As every startup founder and CEO eventually finds, it’s hard pleasing everyone. You’ve got customers to keep happy, of course. Then there are your shareholders, who are always demanding cost savings that might threaten customer experience. And employees need to be treated well, too, or else their performance will suffer. Keeping the needs of all these stakeholders in balance can quickly lead to conflict. Here’s how I’ve learned to avoid that.
Meet My “Stakeholder List”
In my experience the best solution is to make a list of precisely whose needs my company looks after first at any given time, and why. Call it a “stakeholder list” or a “loyalty list.” The key point is that everything you do as a company is for the benefit of somebody, and if you don’t know who your most important stakeholders are, you’ll fail to set priorities. You can’t embark on a mission without knowing who that mission serves.
But who your top-priority stakeholder might be depends on the stage of your business and the challenges it’s facing. That means that the list I’ve learned to compile isn’t a static document. I’ve revised it as my video platform Vidyard has evolved. At first, my cofounder and I were the only two employees, so we didn’t have to worry about pleasing other shareholders. That changed once investors and a growing team came into the picture.
Still, you should resist tinkering with your list too often. Once you order your company’s main priorities, you need to act according to them for as long as you reasonably can—that is, until it’s abundantly clear you need to rethink which stakeholders your company is taking care of above all others. In the end, it’s the guiding light that informs all other decisions.
The last time we updated my company’s stakeholder list was at the beginning of the current fiscal year. This is what it looks like now:
- local community
And this is why my company’s stakeholder list is ordered the way it is at the moment:
1. Customers Really Do Come First
Since founding my startup, the number-one priority on my stakeholder list hasn’t changed and won’t while I’m at the helm. For me, customers have always been at the very top. “The customer is always right” may seem trite, but the simple reality is that businesses only exist if they have customers.
Ultimately, without customers, it’s awfully hard to pay employees, give back to the community, or offer a return to investors. There’d be no stakeholders left to list. Our company, for instance, makes a video platform for businesses. From the beginning at Y Combinator, it was drilled into our heads to “make something people want.” Then, once you’ve built something they want, you have to iterate toward building it better.

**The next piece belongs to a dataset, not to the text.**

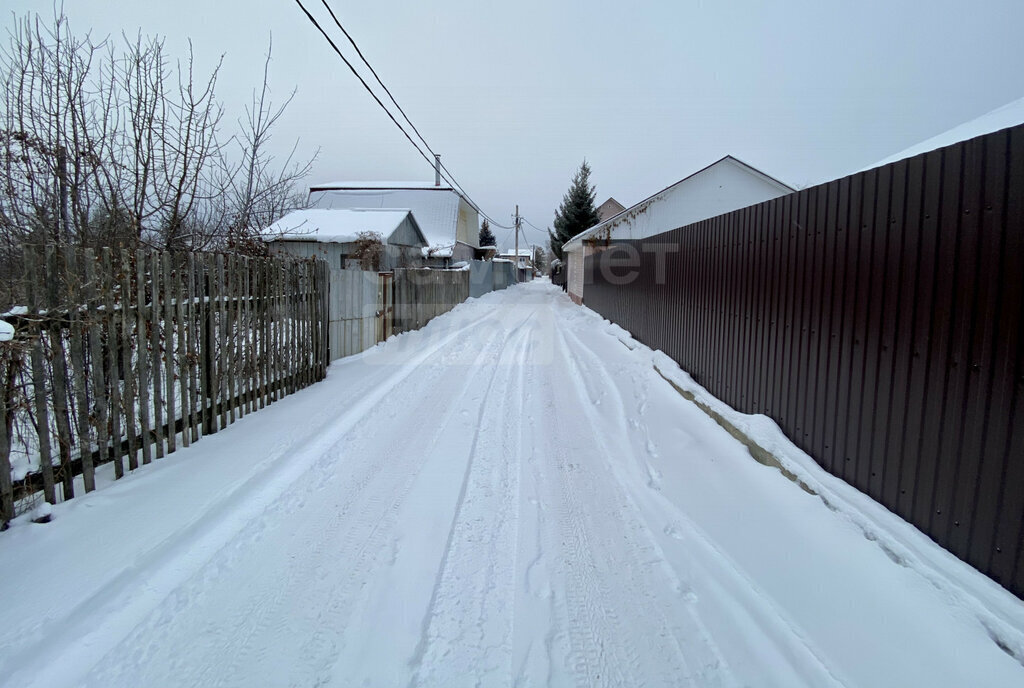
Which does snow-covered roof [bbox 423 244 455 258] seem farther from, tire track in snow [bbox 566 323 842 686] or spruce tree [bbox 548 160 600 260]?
tire track in snow [bbox 566 323 842 686]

Where the stakeholder list has proved helpful, though, is in reminding us of that when the going gets tough. In the beginning, it was easy to put customers first. My cofounder and I were there to build a company, and without customers—happy customers—the dream would have ended on the spot. But today, when we’ve got hundreds of employees, multiple investors, and many more stakeholders, there’s a real risk that customers’ needs could get crowded out. This super-simple, ever-present reminder guards against that. One glance at the list and I remember: Once somebody else makes our customers happier than we do, we’re in trouble.
2. Prioritizing Employees
Regardless of what industry you’re in, the way employees are treated has a real impact on whether you thrive or flounder. Even in businesses churning out standardized products, like automobiles for example, or even cans of soda, it’s individual human beings who make the difference between a superior product or experience and something that’s forgettable (or worse).

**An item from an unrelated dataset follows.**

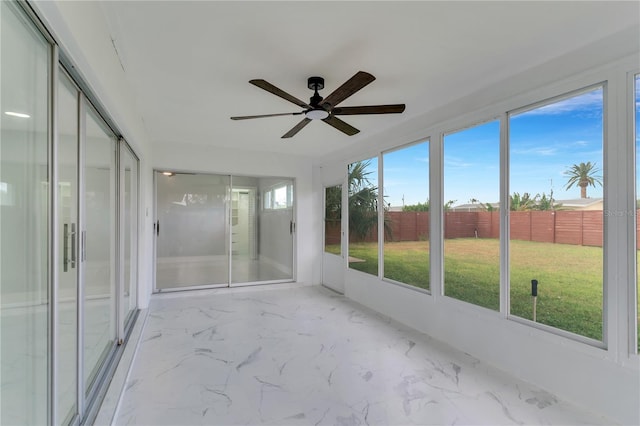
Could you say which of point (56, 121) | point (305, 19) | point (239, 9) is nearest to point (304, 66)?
point (305, 19)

This is especially true in my field. My tech company doesn’t have tons of intellectual property. We don’t have a bunch of real estate, equipment, or machinery. All we have are the people that come in every day to build something valuable for our customers. Without employees—happy ones–we would have no customers and no business. So if customers top our stakeholder list, employees have to come in at number two.
3. It Takes A Village
In the early stages of Vidyard, it was easy to think of our business as a two-way relationship between our company and our customers. But as we scaled up, it became apparent that our company was leaving an impact on the community we’d settled in. For example, we’d been regularly ordering food from a local caterer who grew dependent on our business. But the relationship went awry, and we later discovered the caterer had to shut their doors. We suddenly understood the massive impact we had on local businesses.

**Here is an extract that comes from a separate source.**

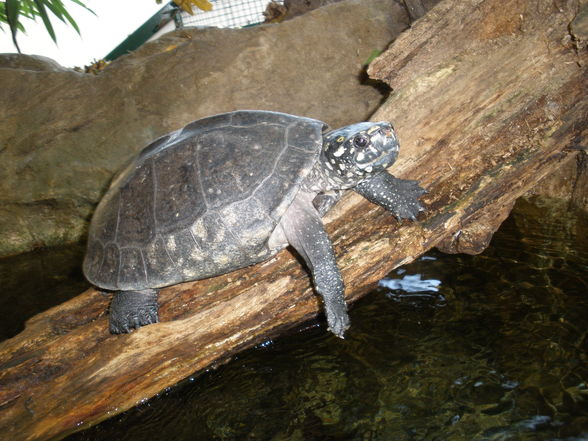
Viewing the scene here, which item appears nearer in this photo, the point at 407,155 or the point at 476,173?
the point at 476,173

So in May of last year, I realized we needed to add community to our list, just behind customers and employees. Among other efforts, we started a program called Plugin, a series of fundraising-networking events that bring attention to local businesses, raise money for social services, and bring our employees closer to people who live and work in the area. For many companies, efforts like these get sidelined as “corporate social responsibility” programs that are little more than dressed-up PR initiatives. But we’ve found that tuning into our community helps us connect with customers and attract better hires; it directly serves priorities #1 and #2.
4. Investors Aren’t First–But They Aren’t Left Holding The Bag
What about shareholders? Investors provide much-needed cash to look after the first three stakeholders. We owe them a fair return, but make no mistake: Prioritizing shareholder value can destroy a company.
The reality is that many investors simply don’t care about other stakeholders. If they’re first to feed, they’ll leave nothing for the rest. In fact, it’s in shareholders’ best interests to step to the back of the line. That’s why I always share my stakeholder list with investors, so they know where they stand before signing on with us. Those who resist that shouldn’t bother investing in your company. In my experience, you’ll be left with those special few who do share your values and priorities—and reap the rewards as a result.